▶ [Text block]
:::::

Protecting the community: Fire & Pine produces face shields during coronavirus pandemic

(By Anthony Garzilli, Published in Hilton Head Monthly)

Designing and manufacturing wood-burned maps, home décor artwork and custom logos has been Fire & Pine’s business for three years.

The burgeoning brand on Short Cut Road in the Okatie area of Jasper County has evolved from selling its products to a dozen stores to a national presence serving more than 500 retail outlets.

Owner Ryan Martz said Fire & Pine was primed for more growth this year when the novel coronavirus pandemic threatened to bring business to a halt.

But Martz wasn’t deterred. Instead he decided to act.

Since late March, as a way to help healthcare workers and keep much of his staff employed, Fire & Pine has transitioned to producing protective face shields.

Martz realized he had the equipment and an eager staff ready to make shields that nurses, doctors and other healthcare workers wear to block splatter and protect the N95 masks they also wear.

“I knew we had a creative and hard-working team and we have this great machinery that not a lot of people have,” Martz said

With the equipment and staff in place, Martz and his team began working with designs and test batches. With some help from the South Carolina Manufacturing Extension Partnership, a non-profit that consults with business strategies, Fire & Pine realized it could make thousands of shields – and fast.

A finished wood piece normally takes 25 steps, Martz said, but producing a shield takes three steps: lasers cut out patterns for the PET shield; pre-sized foam is applied; and an elastic head band is cut and stapled to the shield.

:::::

▶ [Stored data]
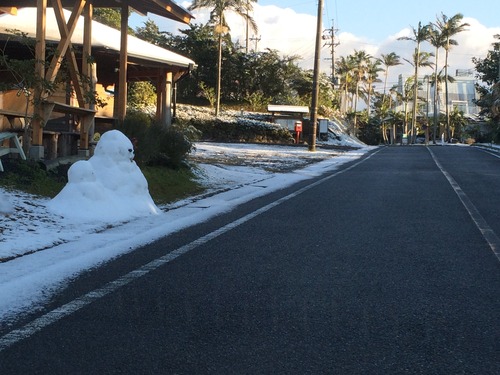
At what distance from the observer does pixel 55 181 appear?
29.6 ft

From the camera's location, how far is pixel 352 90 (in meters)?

:::::

▶ [Assigned task 1]
In the Fire & Pine article:
(a) How many retail outlets does Fire & Pine now serve?
(b) Since when has Fire & Pine been producing face shields?
(c) How many steps does producing a shield take?
▶ [Assigned task 2]
In the Fire & Pine article, rewrite the passage from "Designing and manufacturing" up to and including "protective face shields.", renaming "healthcare workers" as "medical workers".

▶ [Expected output 1]
(a) More than 500.
(b) Since late March.
(c) Three.

▶ [Expected output 2]
Designing and manufacturing wood-burned maps, home décor artwork and custom logos has been Fire & Pine’s business for three years.

The burgeoning brand on Short Cut Road in the Okatie area of Jasper County has evolved from selling its products to a dozen stores to a national presence serving more than 500 retail outlets.

Owner Ryan Martz said Fire & Pine was primed for more growth this year when the novel coronavirus pandemic threatened to bring business to a halt.

But Martz wasn’t deterred. Instead he decided to act.

Since late March, as a way to help medical workers and keep much of his staff employed, Fire & Pine has transitioned to producing protective face shields.